Question

How do you find the amount of sugar in the tank after t minutes if a tank contains 1640 liters of pure water and a solution that contains 0.09 kg of sugar per liter enters a tank at the rate 5 l/min the solution is mixed and drains from the tank at the same rate?

Answer 1

This needs a bit of calculus and some thought.

Let's start by defining a few useful quantities:
`\sigma` the rate at which solution enters and drains (l/min);
`\rho` the sugar solution concentration entering the tank (kg/l);
`m(t)` the total mass of sugar in the tank at time `t` (kg);
`V` the volume of the tank (l)

The rate of sugar mass gained from the solution entering is simply `\sigma \rho`. And since the sugar solution concentration at time `t` inside the tank is `m(t)`/`V`, the mass-loss rate by draining is `\sigma m(t)`/`V`

The overall gain rate is just the difference between above gain and loss rates:

`{dm(t)}/{dt} = \sigma \rho - \sigma {m(t)}/V`.

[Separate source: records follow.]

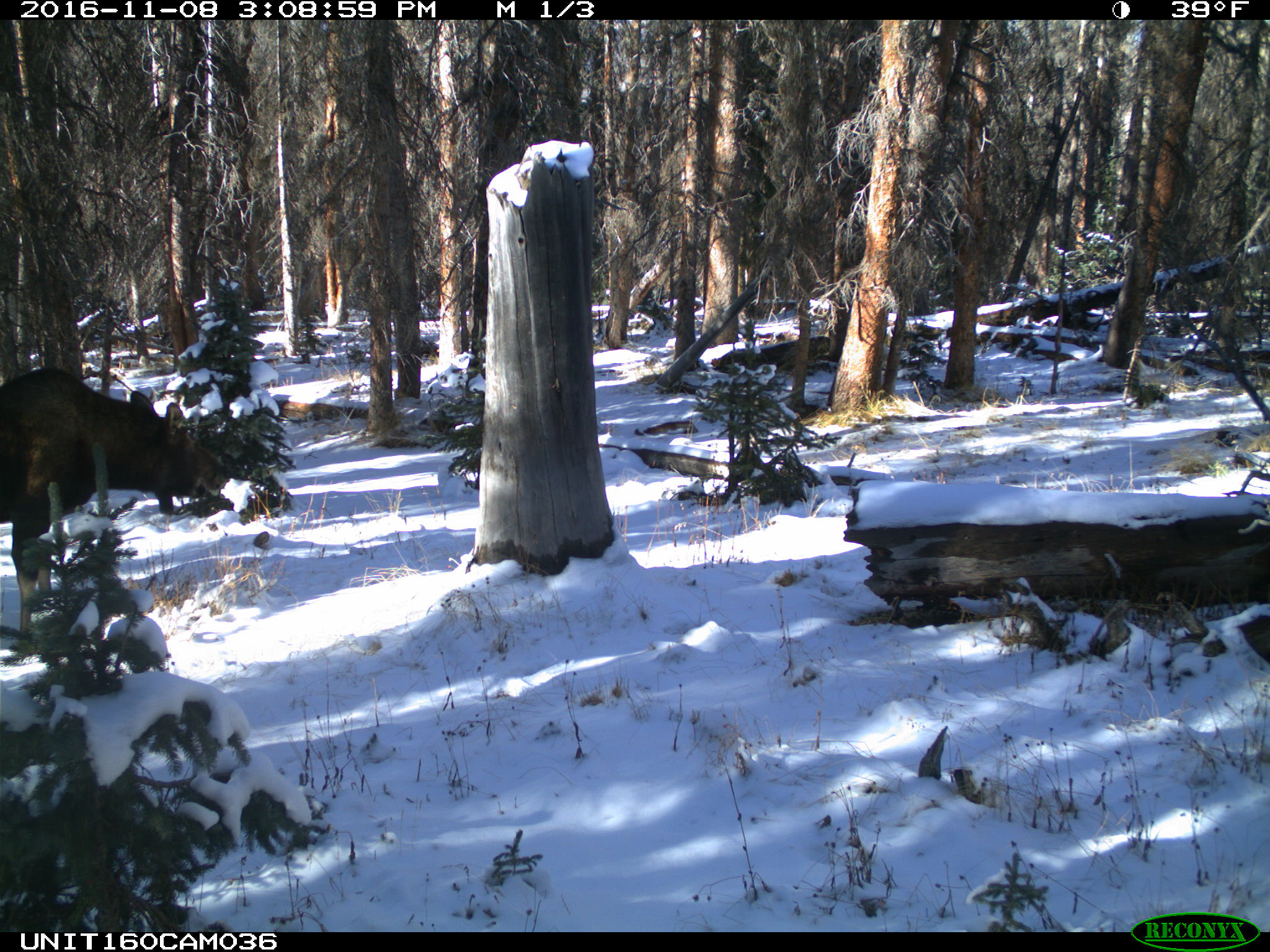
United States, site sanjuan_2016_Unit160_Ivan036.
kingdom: Animalia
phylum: Chordata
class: Mammalia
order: Artiodactyla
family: Cervidae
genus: Alces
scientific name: Alces alces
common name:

Rearranging this to integrate, we have

`\int_0^{m(t)}{dm'}/{\sigma \rho - \sigma m'\mbox{/}V} = \int_0^t dt'`,

which leads to

`V/\sigma\ln({V\rho}/{V\rho-m}) = t`.

And solving for `m` we finally obtain

`m(t) = V\rho(1-e^{-\sigma t\mbox{/}V})`.

To check this makes sense, note that at the start `(t=0)` the mass of sugar is zero and then slowly rises, reaching an aymptotic value (i.e. after an infinite time) corresponding to the concentration of the solution entering: `m(t\mbox{=}\infty)\mbox{/}V = \rho`.